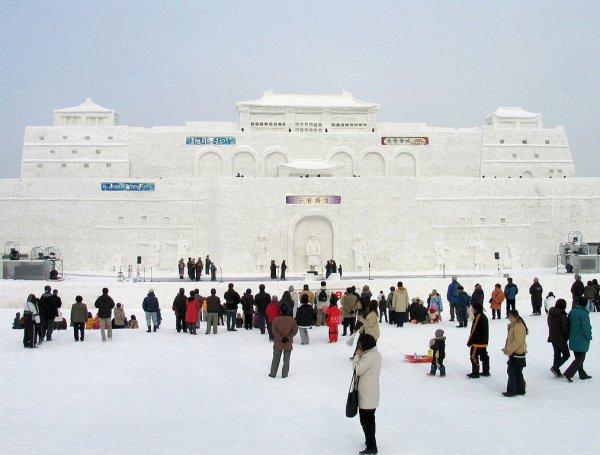 asahikawa_winter_festival_snow_statue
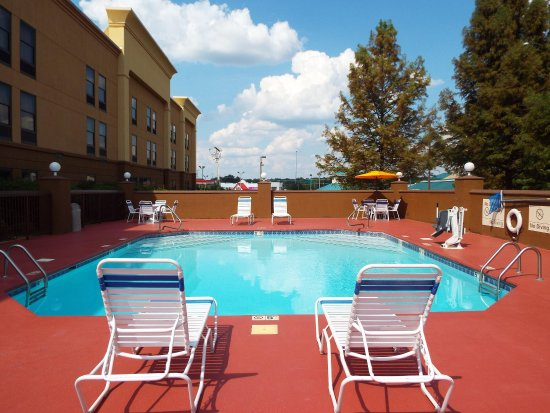 Hampton Inn Jackson Clinton Outdoor Pool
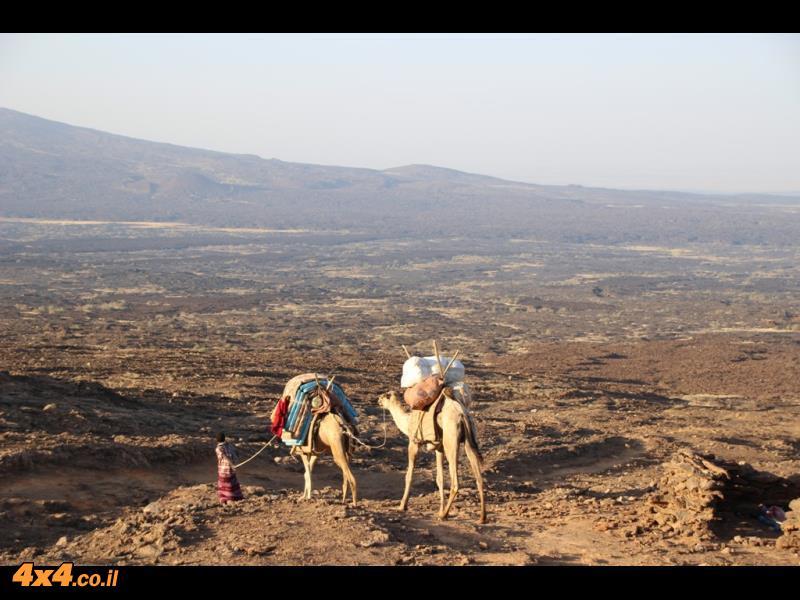 הר הגעש ארטה אלה עם הזריחה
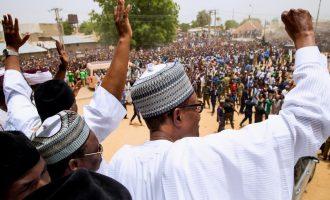 VIDEO: Massive crowd welcomes Buhari to Jigawa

◇ ◇ ◇ ◇ ◇

TASK DESCRIPTION: Retype the data shown above exactly, excluding any picture it contains.

PROBLEM SOLUTION:
 asahikawa_winter_festival_snow_statue
 Hampton Inn Jackson Clinton Outdoor Pool
 הר הגעש ארטה אלה עם הזריחה
 VIDEO: Massive crowd welcomes Buhari to Jigawa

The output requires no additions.